Pforzheim. Selten einmal sieht man so viele lächelnde, entspannte, staunende und begeisterte Menschen in der Pforzheimer Innenstadt. Dabei stand am Freitag und Samstag nicht ein Allerweltsspektakel auf dem Programm, sondern das 18. Internationale Musik- und Theaterfestival „Sommersprossen“. Kunst also, aber eine Kunst, die jedem die Schwellenangst nimmt, die jeden zu begeistern versteht, die manche auch zum Mitmachen animiert, die man gerne öfter in der Stadt sehen würde.

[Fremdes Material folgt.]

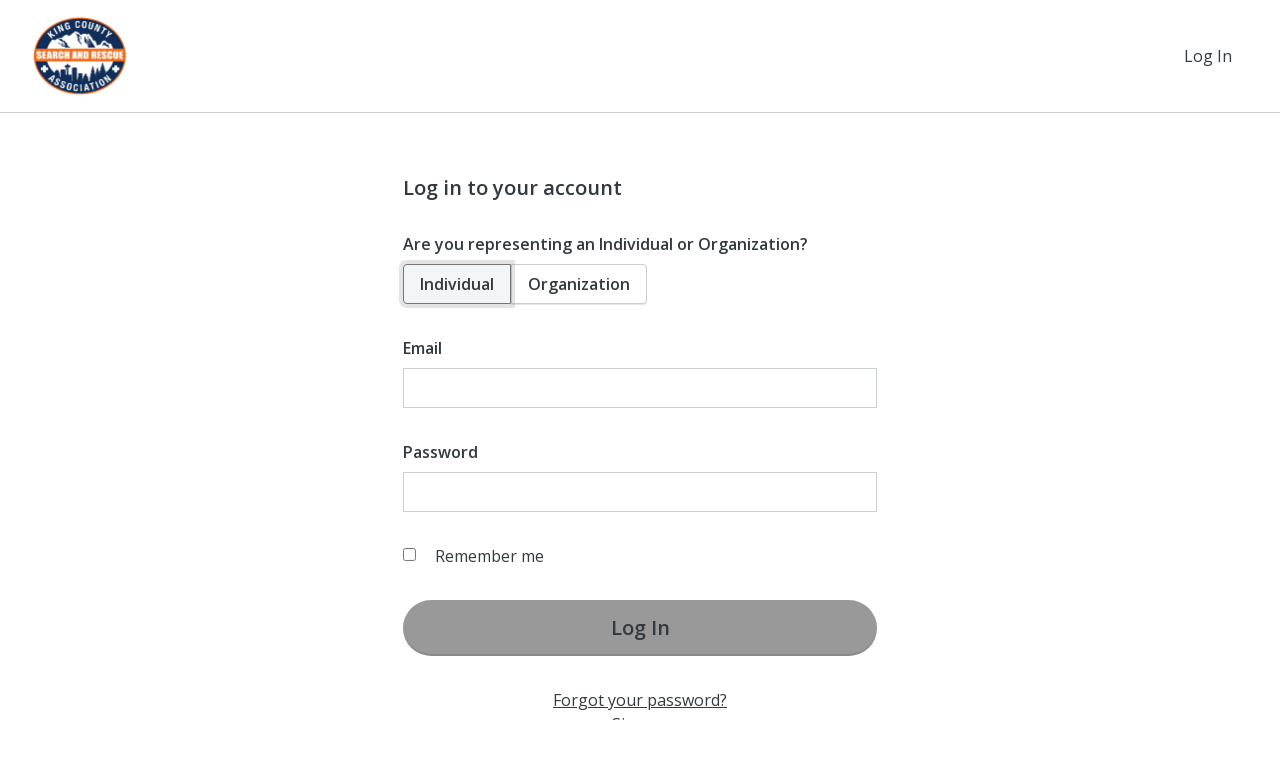

--- FILE ---
content_type: text/plain; charset=utf-8
request_url: https://d-ipv6.mmapiws.com/ant_squire
body_size: 168
content:
networkforgood.com;019c1730-ac16-7296-81aa-c593255f8dca:085167925fb1555b46eecf6a8d5fc3e0e141b6b0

Straßen, Parks und öffentliche Plätze der Pforzheimer Innenstadt sind am Freitag und Samstag zu Spielstätten und Bühnen geworden. Und im Handumdrehen war ein neues Kulturpublikum an neuen Kulturstaätten erobert.
Osterfeld-Geschäftsführer Gerhard Baral erläutert den Open-Air-Gedanken des Festivals so: „Nur eine einzige, auch eintrittspflichtige Produktion – ,Copacabana’ von Ponten Pie aus Spanien – weicht von diesem Konzept ab, mit dem wir neue Zielgruppen erreichen und neue Kulturräume erlebbar machen wollen“.
Der Mix aus Musik und Tanz, Akrobatik und Clownerie, Feuerwerk und Besinnlichkeit hat Tausende fasziniert. Viele suchten ganz bewusst die Spielstätten auf, andere kamen zufällig vorbei und blieben. Erfahrene Festivalbesucher hatten ein Sitzkissen mitgebracht, andere bemühten sich um Standfestigkeit, denn vorzeitig gehen und etwas versäumen, das wollten die Allerwenigsten.